Selected text:
((

All across the country, corporate conglomerates and hedge fund vultures have bought and consolidated local newspapers and slashed their newsrooms — all while giving executives and shareholders big payouts.
The result of this trend has been the decimation of journalism.
The result of this trend is more than 1,400 communities across the country losing local newspapers, which are also outlets for local TV, radio, and digital sites that rely on them for reporting.
The result of this trend is ad networks lining up for billions of dollars a year in pharmaceutical and oil ads while failing to provide a consistently fair hearing for issues like Medicare for All or downplaying coverage of the climate crisis.
The result of this trend is that — according to one study published by Spotlight on Poverty and Opportunity, a non-partisan forum — despite millions of Americans struggling to survive, budget-strapped newsrooms “have not turned their attention to poverty.”
In other words, at precisely the moment we need more reporters covering the health care crisis, the climate emergency, and economic inequality, the corporate media is incentivized to ignore or downplay these critical issues.
No.
The American people desperately need high-quality journalism.
I believe that is why most reporters and newspaper staff get into this work.
I am not talking about the ones that are paid millions of dollars to pontificate about frivolous political gossip, but the ones who, in the words of Joseph Pulitzer, undertake the painstaking reporting that will “fight for progress and reform, never tolerate injustice or corruption, [and] always fight demagogues.”

))

Dataset records:

((

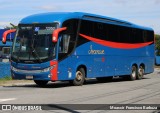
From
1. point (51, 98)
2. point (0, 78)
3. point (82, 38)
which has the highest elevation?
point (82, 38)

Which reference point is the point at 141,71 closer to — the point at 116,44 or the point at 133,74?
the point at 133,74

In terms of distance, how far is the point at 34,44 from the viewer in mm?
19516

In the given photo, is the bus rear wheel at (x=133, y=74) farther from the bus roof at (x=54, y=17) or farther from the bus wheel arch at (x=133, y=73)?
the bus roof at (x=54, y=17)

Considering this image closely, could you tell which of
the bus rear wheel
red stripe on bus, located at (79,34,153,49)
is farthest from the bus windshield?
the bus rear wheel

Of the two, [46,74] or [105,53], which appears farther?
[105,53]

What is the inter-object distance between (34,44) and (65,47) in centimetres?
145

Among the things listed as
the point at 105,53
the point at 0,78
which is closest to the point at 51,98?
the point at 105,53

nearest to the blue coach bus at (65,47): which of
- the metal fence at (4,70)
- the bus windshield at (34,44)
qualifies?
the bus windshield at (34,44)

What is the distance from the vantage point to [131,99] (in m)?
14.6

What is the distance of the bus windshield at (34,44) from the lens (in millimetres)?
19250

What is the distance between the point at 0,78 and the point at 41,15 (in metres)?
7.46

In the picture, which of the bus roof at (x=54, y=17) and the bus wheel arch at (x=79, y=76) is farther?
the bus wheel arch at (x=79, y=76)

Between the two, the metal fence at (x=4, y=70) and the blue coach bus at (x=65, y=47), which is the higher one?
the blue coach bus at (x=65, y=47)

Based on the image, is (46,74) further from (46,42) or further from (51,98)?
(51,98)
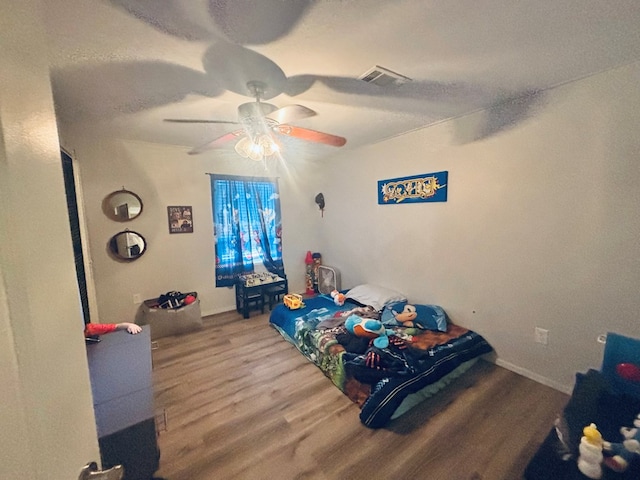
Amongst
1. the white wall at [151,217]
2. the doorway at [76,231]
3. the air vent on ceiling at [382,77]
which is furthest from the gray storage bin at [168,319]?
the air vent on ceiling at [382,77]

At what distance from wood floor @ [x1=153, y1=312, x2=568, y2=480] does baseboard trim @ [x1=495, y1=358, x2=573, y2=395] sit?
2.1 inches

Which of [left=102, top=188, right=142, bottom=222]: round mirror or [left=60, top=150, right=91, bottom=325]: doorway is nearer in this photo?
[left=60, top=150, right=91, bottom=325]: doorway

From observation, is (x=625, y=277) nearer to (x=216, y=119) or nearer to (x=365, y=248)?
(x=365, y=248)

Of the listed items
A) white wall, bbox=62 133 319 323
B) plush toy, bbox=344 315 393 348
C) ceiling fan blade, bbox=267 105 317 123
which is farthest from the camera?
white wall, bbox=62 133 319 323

))
((

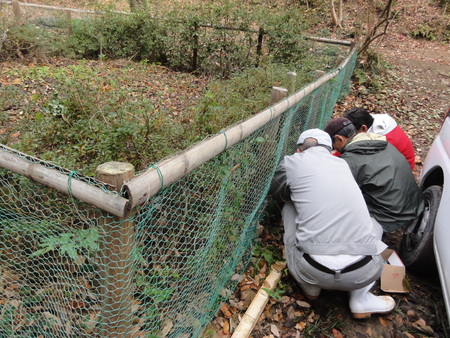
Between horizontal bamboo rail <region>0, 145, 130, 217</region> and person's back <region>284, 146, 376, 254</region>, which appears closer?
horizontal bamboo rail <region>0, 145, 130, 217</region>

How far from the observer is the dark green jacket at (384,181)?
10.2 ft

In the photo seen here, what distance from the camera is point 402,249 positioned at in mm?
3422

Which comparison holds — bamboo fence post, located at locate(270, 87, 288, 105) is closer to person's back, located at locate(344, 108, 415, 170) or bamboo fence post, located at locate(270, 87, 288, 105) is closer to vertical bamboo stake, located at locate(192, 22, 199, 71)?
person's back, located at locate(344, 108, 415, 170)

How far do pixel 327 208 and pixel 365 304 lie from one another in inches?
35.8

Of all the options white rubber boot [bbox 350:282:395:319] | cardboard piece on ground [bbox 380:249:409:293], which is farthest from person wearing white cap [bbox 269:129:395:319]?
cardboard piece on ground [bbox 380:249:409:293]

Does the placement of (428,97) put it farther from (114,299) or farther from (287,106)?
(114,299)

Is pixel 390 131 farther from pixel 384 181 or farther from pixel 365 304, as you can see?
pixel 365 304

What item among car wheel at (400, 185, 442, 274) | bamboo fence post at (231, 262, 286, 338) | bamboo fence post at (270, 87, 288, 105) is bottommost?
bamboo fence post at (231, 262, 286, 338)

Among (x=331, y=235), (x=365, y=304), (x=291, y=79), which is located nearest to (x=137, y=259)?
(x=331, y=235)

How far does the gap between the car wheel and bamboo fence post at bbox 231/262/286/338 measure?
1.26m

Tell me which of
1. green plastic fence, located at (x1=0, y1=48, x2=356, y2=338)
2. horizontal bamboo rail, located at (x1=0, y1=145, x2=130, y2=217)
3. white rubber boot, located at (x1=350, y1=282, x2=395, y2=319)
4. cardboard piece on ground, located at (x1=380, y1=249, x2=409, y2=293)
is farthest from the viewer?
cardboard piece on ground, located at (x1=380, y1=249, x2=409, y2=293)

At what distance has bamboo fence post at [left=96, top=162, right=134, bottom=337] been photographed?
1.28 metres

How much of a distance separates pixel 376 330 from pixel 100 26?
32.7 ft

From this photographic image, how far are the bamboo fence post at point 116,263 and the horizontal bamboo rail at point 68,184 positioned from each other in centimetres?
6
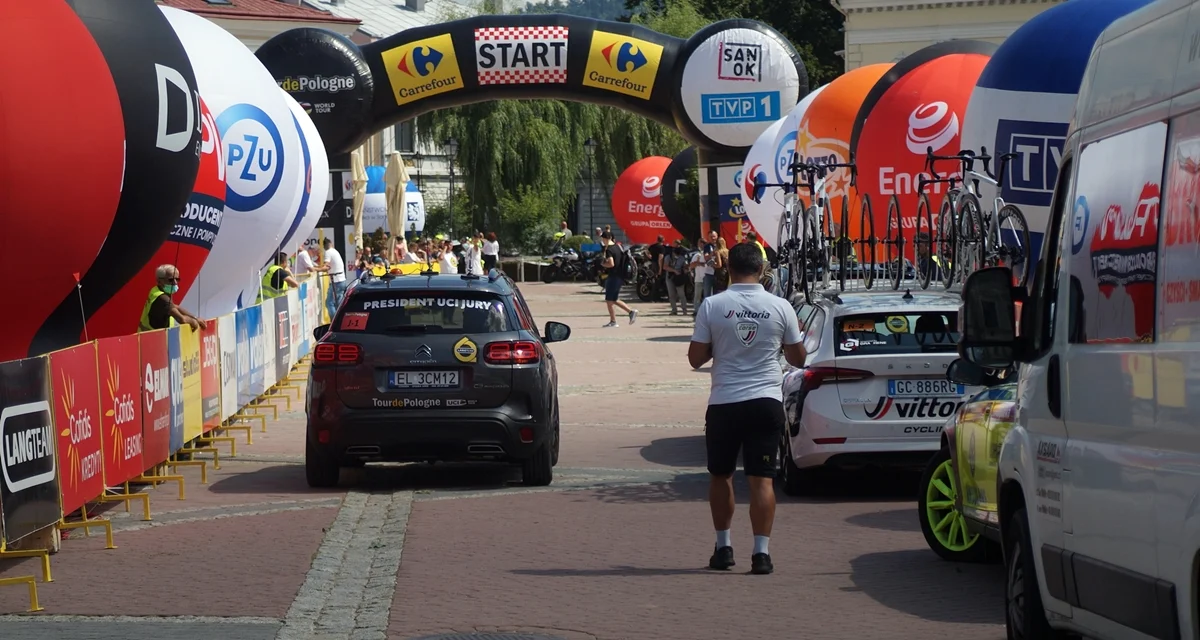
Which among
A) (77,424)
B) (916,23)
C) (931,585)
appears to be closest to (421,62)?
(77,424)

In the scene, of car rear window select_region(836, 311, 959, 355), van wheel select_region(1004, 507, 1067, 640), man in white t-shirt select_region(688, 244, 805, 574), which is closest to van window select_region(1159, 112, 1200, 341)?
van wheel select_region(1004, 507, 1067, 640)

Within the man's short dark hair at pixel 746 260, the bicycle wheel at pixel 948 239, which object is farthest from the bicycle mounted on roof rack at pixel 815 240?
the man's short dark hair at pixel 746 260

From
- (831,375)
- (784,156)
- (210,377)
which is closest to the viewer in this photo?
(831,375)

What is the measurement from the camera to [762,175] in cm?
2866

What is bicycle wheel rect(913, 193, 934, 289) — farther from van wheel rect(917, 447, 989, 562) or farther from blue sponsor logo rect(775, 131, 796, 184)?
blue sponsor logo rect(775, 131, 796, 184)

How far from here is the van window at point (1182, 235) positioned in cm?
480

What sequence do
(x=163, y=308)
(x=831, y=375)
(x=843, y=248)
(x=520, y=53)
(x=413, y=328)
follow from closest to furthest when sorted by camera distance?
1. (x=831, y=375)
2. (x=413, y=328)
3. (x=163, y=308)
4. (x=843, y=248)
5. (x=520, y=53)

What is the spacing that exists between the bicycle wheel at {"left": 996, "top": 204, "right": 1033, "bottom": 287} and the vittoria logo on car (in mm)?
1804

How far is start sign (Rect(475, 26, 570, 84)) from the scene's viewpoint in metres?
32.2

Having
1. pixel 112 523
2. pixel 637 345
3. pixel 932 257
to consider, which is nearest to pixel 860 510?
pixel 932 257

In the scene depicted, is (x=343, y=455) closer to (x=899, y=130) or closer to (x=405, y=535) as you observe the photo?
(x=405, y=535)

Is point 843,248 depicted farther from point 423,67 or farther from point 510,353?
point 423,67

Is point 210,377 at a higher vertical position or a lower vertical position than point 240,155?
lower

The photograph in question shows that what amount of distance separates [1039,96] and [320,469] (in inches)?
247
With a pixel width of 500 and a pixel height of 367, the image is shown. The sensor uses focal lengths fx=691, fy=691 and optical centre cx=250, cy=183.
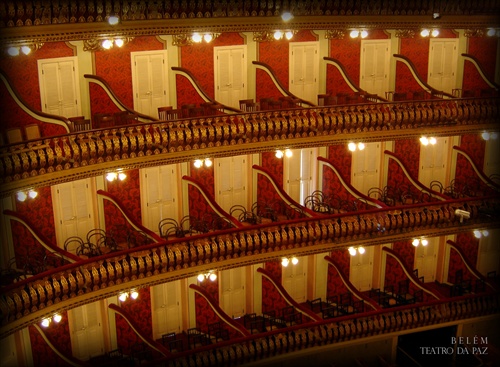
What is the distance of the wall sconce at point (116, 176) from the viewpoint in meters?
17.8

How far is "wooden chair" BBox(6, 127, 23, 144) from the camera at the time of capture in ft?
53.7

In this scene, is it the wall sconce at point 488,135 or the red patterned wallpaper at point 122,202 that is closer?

))

List of tasks:
[a] Answer these questions using the passage on local journalism, one line per answer, marked (i), (ii) and (iii):
(i) How many communities across the country have lost local newspapers?
(ii) Which non-partisan forum published the study about newsrooms and poverty?
(iii) Whose words are quoted to describe painstaking reporting?
[b] List every issue that the passage on local journalism says we need more reporters covering.

Results:
[a]
(i) More than 1,400
(ii) Spotlight on Poverty and Opportunity
(iii) Joseph Pulitzer

[b]
The health care crisis
The climate emergency
Economic inequality